Cho, K. (2008). The Under-Protection of Women Under Korean Criminal Law. Columbia Journal of Asian Law, 22(1).


Since the Republic of Korea (“Korea”) politically democratized in the late 1980s, efforts have been made to achieve comparable democratization in the social and cultural spheres.  Many other concerns which had previously been overshadowed by the goal of achieving political freedom from authoritarian military rule, such as women’s human rights in the criminal justice system, have since received increased attention.  Korean women’s groups, such as the Korean Women’s Association United, have persistently demanded that victims of sexual violence be well cared for and protected.  In 1992, a girl killed her stepfather, who had repeatedly raped and abused her since she was twelve years old.  This case drew attention to domestic violence and the killing of male abusers by battered women.  Although two special Acts to punish sexual and domestic violence were passed in response to the activism of the women’s movement in the 1990s, Korean criminal law and jurisprudence still do not fully address the issues surrounding women’s human rights in criminal justice.

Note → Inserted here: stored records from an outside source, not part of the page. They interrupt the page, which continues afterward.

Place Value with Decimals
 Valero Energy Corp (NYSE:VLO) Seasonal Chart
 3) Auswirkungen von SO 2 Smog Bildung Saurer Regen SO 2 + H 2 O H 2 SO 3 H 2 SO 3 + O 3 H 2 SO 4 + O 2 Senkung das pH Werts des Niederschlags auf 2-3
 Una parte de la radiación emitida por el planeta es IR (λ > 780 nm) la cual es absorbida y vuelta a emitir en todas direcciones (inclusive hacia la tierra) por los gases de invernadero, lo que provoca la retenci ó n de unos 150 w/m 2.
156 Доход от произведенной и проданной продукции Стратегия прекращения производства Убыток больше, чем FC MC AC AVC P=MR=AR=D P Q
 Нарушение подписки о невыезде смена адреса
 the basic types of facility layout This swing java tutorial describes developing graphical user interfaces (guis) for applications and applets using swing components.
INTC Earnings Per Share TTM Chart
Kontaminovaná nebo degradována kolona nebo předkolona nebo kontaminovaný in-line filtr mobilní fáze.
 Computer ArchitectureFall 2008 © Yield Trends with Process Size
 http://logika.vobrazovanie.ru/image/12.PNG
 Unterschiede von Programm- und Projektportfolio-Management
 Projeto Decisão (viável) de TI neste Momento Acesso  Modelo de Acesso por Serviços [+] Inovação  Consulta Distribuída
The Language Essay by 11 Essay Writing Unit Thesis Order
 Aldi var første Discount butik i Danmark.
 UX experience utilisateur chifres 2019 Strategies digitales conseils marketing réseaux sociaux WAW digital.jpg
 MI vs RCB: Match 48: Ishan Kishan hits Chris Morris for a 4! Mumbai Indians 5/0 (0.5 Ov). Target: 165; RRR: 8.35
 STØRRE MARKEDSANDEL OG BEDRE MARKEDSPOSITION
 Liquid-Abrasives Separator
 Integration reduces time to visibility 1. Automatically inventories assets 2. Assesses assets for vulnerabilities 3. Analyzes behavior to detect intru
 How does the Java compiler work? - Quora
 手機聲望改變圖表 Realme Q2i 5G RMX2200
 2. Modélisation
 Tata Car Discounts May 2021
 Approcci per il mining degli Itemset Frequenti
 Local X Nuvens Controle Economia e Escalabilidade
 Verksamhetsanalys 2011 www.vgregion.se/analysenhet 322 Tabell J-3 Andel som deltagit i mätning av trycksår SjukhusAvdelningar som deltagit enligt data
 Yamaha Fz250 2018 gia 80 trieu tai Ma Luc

This article critically reviews Korean criminal law and procedure as they pertain to women.  First, it explores the male-centered definition of rape in Korean criminal law, which recognizes a marital exemption and continues to require the use of “utmost force/threat” and the victim to complain.  Second, it examines the experience of rape victims in the Korean criminal process and then briefly proposes and evaluates modifications for a new system of protection.  Third, it analyzes the reluctance of Korean jurisprudence to justify or excuse a battered woman’s killing of her abusive husband or partner in both confrontational and non-confrontational situations.